April 12, 1994|Jack Searles

Within a year, Ventura County could well be enjoying its first upsurge of industrial and office building construction since the 1980s, according to two close observers of the county's real estate market.

The expected comeback promises to create hundreds of construction jobs and, even more importantly, to provide the factories and offices needed by an expanding economy.

The predictions are based in part on the recent relocation to the county of companies whose plants were damaged in the Northridge earthquake.

These moves, by units of such firms as Packard Bell Electronics and NMB Technology, absorbed more than 500,000 square feet of vacant industrial space.

But, noted Bram White, executive vice president and manager of Daum Commercial Real Estate Services in Camarillo, that represents less than half the industrial property that's been leased or rented in Ventura County since November.

Most of the interest being expressed in the county's industrial and office property is from firms wanting to escape such urban problems as crime, traffic and pollution, White noted.
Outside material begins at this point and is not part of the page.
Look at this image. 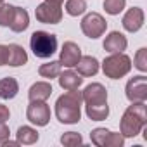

Such companies account for the bulk of the more than 1.4 million square feet of space occupied in the past five months, he said.

In addition, some concerns, such as GTE California and Weyerhaeuser, are longtime Ventura County employers who are expanding their presence in the county.

"Large industrial space, particularly in the east county, has become extremely scarce," White said. "This not only is causing upward pressure on rents, it also should lead to build-to-suit deals, in which developers get financing by signing up a building's purchaser or tenants in advance."

There's even talk in Ventura County's commercial real estate industry that speculative building may be on its way back, White added. "I've heard that at least two banks are considering making loans on such projects for the first time in three years."

Tony Principe, senior vice president of Westcord/Westoak, a Westlake Village brokerage, said the same pressures--increased demand and reduced supply--are being felt in the county's office market.

"The next big market in Ventura County will be land for office buildings," he said. "I think a speculative project would definitely work today, provided a developer is able to secure financing."

In the Conejo Valley communities of Thousand Oaks, Westlake Village and Newbury Park, Principe added, "an office tenant looking for 25,000 square feet of space has only two or three choices today." Demand for retail space in the east county also is strengthening, he reported.

The market for industrial and commercial property is heating up so rapidly, in fact, that some developers would probably like to break ground on new projects within a few months, White said. "With a large project, though, it would practically be a miracle if you could get all your permits processed in less than nine months."